This PhD in the Arts offers an in-depth reflection on the thoughts and creative process of his film N, The Madness of Reason.
The film addresses the confrontation between the Western mind and African reality and spirituality (primarily West Africa). The film's starting point is the life and work of French encyclopedist Raymond Borremans (1906-1988) who wrote Le grand Encyclopédie de la Côte d'Ivoire. His goal was to objectify and systematize African reality. He spent his life working on it, however at the time of his death, he had only reached the letter N.
The PhD is conceived as a triptych whose center panel consists of the film itself and the two side panels with texts that attempt to reveal the film in different ways. The first panel traces the research, thought and creative process of the film N, The Madness of Reason. We reconstruct the thoughts of the filmmaker, from the original idea to its completion, and this from different perspectives: (1) a historical perspective: who was Raymond Borremans? (2) an epistemological perspective: in what respect does the work subscribe to the encyclopedic tradition of the Enlightenment? (3) a sociological-anthropological perspective: to what extent does Borremans' spirit reflects itself in contemporary West Africa? (4) a spiritual perspective: how can the spiritual dimension of reality be represented in a non-cognitive and non-colonial way (5) a political perspective: is there a connection between encyclopedic thinking and violent identity thinking in Côte d'Ivoire? (6) finally, an artistic perspective: how can these findings be translated into artistic practice?

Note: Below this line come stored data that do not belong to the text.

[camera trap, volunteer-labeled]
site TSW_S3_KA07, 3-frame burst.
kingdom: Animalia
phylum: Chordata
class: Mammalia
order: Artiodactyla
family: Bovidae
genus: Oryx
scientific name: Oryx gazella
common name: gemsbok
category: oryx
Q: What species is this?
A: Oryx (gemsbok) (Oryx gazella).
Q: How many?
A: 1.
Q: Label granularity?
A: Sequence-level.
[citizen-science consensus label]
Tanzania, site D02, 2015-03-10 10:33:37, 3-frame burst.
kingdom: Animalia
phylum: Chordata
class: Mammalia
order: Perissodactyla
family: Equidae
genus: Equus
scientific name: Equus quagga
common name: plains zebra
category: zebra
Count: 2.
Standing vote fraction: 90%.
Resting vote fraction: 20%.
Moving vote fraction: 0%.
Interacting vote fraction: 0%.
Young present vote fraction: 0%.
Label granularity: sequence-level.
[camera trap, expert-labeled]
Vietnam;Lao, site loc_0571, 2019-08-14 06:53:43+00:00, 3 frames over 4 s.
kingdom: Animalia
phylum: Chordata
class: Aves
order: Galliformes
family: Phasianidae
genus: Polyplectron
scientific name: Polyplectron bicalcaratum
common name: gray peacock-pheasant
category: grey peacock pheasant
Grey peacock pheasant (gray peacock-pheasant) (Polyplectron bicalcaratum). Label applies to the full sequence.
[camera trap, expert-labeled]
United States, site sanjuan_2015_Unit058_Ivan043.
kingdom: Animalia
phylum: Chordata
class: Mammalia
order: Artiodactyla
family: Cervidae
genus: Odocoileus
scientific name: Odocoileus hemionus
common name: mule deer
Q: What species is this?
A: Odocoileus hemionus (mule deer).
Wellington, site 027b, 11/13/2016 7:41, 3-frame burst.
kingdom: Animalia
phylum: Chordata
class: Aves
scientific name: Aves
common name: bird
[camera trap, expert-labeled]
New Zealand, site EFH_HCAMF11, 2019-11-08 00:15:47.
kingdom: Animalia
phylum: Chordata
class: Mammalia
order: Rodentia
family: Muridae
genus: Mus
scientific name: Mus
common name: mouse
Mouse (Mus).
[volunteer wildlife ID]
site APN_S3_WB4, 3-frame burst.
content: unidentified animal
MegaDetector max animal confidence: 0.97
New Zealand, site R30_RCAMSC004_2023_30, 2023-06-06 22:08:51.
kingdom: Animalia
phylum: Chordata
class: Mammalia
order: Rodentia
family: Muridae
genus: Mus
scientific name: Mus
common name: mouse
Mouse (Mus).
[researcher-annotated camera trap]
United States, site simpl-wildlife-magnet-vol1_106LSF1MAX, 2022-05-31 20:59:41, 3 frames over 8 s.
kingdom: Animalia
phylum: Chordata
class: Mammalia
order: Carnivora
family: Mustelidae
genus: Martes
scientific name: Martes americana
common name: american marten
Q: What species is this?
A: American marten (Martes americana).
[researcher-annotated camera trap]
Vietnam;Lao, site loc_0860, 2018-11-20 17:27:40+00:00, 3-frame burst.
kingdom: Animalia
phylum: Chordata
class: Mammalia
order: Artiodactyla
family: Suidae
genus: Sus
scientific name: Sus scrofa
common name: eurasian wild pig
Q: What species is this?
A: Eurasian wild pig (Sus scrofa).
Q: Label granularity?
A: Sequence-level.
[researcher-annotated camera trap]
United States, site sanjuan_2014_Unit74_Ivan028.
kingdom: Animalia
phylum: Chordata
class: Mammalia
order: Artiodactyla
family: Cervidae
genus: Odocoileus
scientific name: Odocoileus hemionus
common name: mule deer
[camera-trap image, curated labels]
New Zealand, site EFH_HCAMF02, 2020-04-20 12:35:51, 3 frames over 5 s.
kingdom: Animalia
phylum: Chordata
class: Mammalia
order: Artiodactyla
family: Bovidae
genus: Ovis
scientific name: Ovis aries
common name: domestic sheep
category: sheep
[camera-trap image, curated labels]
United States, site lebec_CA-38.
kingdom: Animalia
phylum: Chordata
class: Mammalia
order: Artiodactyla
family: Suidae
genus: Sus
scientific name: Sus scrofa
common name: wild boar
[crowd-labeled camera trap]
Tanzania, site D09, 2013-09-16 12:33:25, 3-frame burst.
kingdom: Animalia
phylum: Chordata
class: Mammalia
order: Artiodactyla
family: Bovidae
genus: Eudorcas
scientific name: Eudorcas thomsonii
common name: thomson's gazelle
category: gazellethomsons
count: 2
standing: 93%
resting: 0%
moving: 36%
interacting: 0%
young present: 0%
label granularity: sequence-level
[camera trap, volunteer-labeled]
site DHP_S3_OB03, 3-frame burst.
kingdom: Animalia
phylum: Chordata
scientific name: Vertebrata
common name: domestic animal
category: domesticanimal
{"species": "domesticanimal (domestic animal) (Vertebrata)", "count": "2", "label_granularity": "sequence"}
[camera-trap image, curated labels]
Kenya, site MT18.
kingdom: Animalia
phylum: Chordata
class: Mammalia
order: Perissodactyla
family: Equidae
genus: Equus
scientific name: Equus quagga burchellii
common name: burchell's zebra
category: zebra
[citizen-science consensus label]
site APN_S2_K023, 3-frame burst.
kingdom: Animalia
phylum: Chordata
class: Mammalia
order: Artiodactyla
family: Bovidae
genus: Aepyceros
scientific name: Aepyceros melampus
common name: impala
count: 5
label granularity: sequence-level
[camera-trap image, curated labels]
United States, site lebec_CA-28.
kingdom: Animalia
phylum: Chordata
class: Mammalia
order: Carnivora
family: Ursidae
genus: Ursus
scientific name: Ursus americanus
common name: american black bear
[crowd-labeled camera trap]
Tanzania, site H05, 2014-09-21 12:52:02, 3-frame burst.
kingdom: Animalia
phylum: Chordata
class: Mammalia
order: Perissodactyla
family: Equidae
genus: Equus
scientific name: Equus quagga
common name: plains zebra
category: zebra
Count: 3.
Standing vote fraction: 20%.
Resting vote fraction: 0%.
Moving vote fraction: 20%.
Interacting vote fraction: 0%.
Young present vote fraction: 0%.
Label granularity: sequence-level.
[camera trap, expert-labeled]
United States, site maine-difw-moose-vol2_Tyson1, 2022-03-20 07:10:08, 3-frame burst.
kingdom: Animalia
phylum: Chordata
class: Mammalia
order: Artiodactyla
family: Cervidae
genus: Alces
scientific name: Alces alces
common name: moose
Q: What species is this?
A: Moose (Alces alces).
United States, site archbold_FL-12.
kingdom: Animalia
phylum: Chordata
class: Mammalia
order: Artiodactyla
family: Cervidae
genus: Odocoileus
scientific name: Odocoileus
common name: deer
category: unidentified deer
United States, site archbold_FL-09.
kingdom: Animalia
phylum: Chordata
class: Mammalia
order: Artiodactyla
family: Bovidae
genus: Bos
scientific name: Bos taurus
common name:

The second part of the PhD contains my personal philosophy and poetics as a documentary filmmaker, showing how fiction and reality, the real and the imaginary, the visible and the invisible are two sides of the same Reality. Finally, I conclude with a chapter on the confusiing relationship between ethics and aesthetics within documentary praxis and the role the documentary filmmaker plays in our society.